If he’s trying to get a rise out of me, he’ll have to do better.
“No? Okay. Just asking.” He stands suddenly and pushes back his chair along the squeaking linoleum, then drifts around the table with his hands in his pockets and stares out the thin horizontal window that flanks the right side of the room. He seems to be whistling through his teeth.
“I’m sorry, am I boring you?” I ask.
He doesn’t turn. “You have a rather pessimistic view of the world.” On the way back around the table he hesitates, and instead pulls out the chair next to mine and stands in the gap.
I feel like a Catholic at a confessional, the priest joining me in the booth.
Novak sits down in the chair, facing me. “Do you think it’s normal that Saskia’s missing? Is it all just part of life’s inescapable loss?”
I ignore his question. “Do you watch safari shows, Novak? I watched this show on Discovery once where a mom hippo and her baby were trying to cross a river, and this other grown male hippo comes in and starts stomping the riverbed so that the mom and baby get separated.”
Novak breathes heavily.
“They were crying for each other, the mother and the baby. It is the rawest noise I’ve ever heard. The adult hippo stamped the baby to death while the mom was forced to stand and watch.” I let that sink in. “That’s nature at work; that’s natural. Animals understand the imminence of danger, and yet they still bond. I find that interesting.”

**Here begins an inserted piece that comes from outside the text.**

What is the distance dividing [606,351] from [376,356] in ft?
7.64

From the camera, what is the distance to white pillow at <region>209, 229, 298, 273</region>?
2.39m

Novak scratches his cheek. “It seems you’d like to educate people on how to behave.”
He’s starting to invade my space. I fight the urge to push my chair away from him. “I’m just saying we should all admit it: there’s always sorrow. It’s why we’re here right now, Novak.”
He shakes his head. “So, which hippo are you in that story?”
“Which hippo? That’s your question?”
“The male one?”
“Please. I’m talking about my worldview, not playing pretend.”
He pauses, meters his words like a metronome. “Did you hurt Saskia to prove a point?”
“No.”
He scribbles a few more words, underlining something, pressing hard. When he speaks again his voice is too breezy. “Well, I’m sorry I cut into your story. I hope you haven’t lost your thread. So . . . HP and Ezra joined you at Oxford. Didn’t you all attend some kind of ball?”
He’s been talking to HP. I nod imperceptibly.
“What did you wear to the ball, Angela?”
I let out one bark of a laugh. “How’s that relevant?”